Partez à toute vitesse sur les sentiers boueux de Punta Cana en ATV ou buggy avec un guide local, dégustez café et cacao dominicains, rafraîchissez-vous dans une grotte d’eau limpide, puis détendez-vous sur le sable fin de la plage Macao—un savant mélange d’aventure et de moments de calme qui vous marquera.
La sortie dure environ 4 heures, du ramassage au retour.
Oui, le transport aller-retour est compris pour les hôtels de la zone Bávaro–Punta Cana.
Oui, au ranch vous choisissez l’ATV ou le buggy avant de commencer la balade.
Oui, vous goûtez café dominicain, cacao, mamajuana et autres spécialités lors d’une halte dans une maison traditionnelle.
Non, la baignade est optionnelle : vous pouvez explorer ou simplement observer si vous préférez ne pas nager.
Prévoyez des vêtements et chaussures qui peuvent se salir, et un maillot de bain si vous comptez nager dans la grotte.
Les bébés doivent être sur les genoux d’un adulte ; sinon, c’est accessible à la plupart des niveaux physiques, mais déconseillé aux femmes enceintes ou aux personnes avec des blessures au dos.
Oui, des casques sont fournis pour votre sécurité, que vous soyez en ATV ou en buggy.
Votre journée comprend le ramassage et retour partagés depuis les hôtels de Bávaro–Punta Cana, le choix entre un ATV ou buggy, les casques de sécurité et des casiers pour vos affaires, des arrêts guidés avec dégustations de café, cacao et mamajuana, ainsi qu’un moment pour nager dans une grotte naturelle avant de vous détendre sur la plage Macao.
Je ne savais pas trop à quoi m’attendre en arrivant au ranch juste à l’extérieur de Punta Cana—seulement ce ronronnement d’engins et l’odeur de terre mouillée après la pluie.

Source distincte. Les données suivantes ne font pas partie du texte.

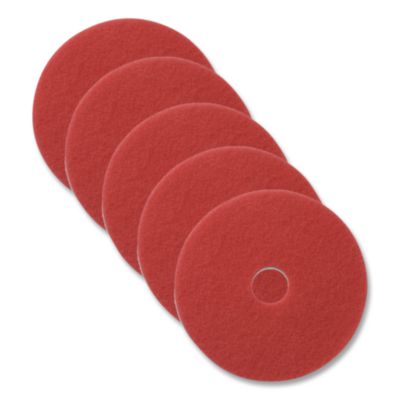 Buffing Pads, 14" Diameter, Red, 5 Pads/Carton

Le casque me semblait un peu encombrant au début (mes cheveux n’aiment pas ça), mais notre guide, Miguel, était patient et souriant. Il nous a expliqué la différence entre buggy et ATV, puis on a choisi ce qui nous parlait le plus. J’ai opté pour l’ATV, sans doute pour garder un peu de contrôle dans toute cette boue. Avant même de démarrer, il nous a offert de petites tasses de café dominicain bien corsé. Je me suis brûlé la langue, mais franchement, ça valait le coup.

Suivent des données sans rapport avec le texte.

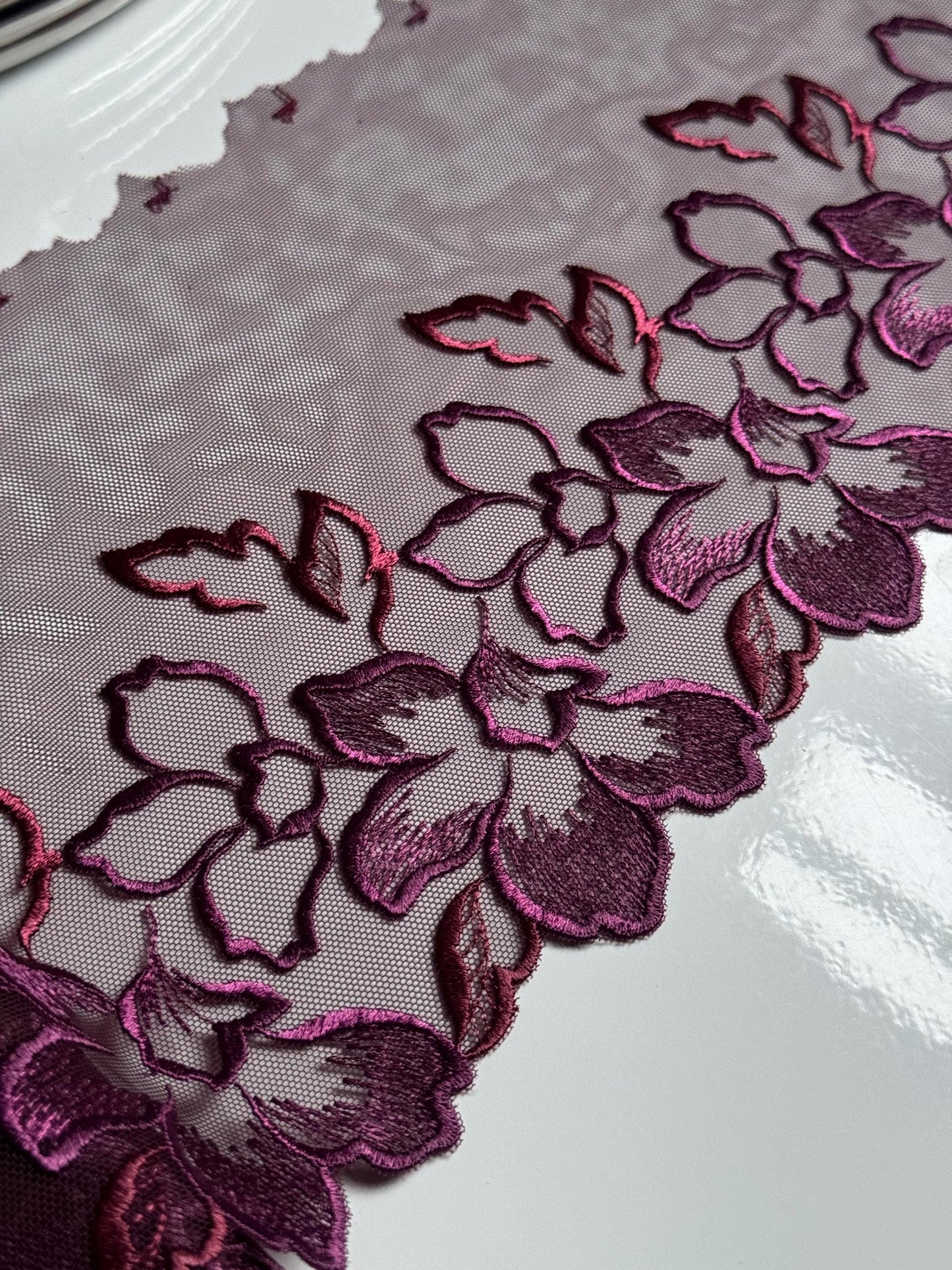 Plum Purple Wine Floral Embroidered Lace Trim (6.25"/16cm) Mesh Tulle Scallop Edge Fabric for Bramaking Knickers Lingerie Sewing Craft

La balade en elle-même, c’était un vrai bonheur chaotique. La boue volait partout—mes chaussures sont sûrement fichues—et on filait à toute vitesse devant des champs où les enfants nous saluaient depuis les portes. On s’est arrêtés un instant dans une petite maison où ils fabriquent du cacao et de la mamajuana. L’air sentait le doux fumé et le chocolat ; j’ai essayé de dire « gracias » la bouche pleine de pâte de cacao collante. Miguel a rigolé et m’a dit que j’avais encore du boulot pour passer pour un local. On n’est pas restés longtemps, mais il y avait quelque chose de touchant dans leur fierté tranquille à tout expliquer.
Ensuite, la grotte. À l’intérieur, il fait plus sombre qu’on ne l’imagine, frais et résonnant, avec une eau si claire qu’on croirait un décor de cinéma jusqu’à ce qu’on la touche. Certains hésitaient avant de sauter—moi aussi—mais une fois dedans, on oublie tout sauf le froid et le son de nos rires qui rebondissent contre la roche. Puis on a repris la piste, encore trempés sous le casque.
La plage Macao était la dernière étape—le sable y est d’un or pâle et il y a toujours quelqu’un qui vend des noix de coco pas loin. On s’est juste posés un moment, les pieds enfouis dans ce sable chaud, sans trop parler, parce que parfois les silences valent mieux que les mots. En y repensant, j’entends encore ce mélange de moteur et de vagues—c’est fou ce qui reste gravé après une journée comme ça.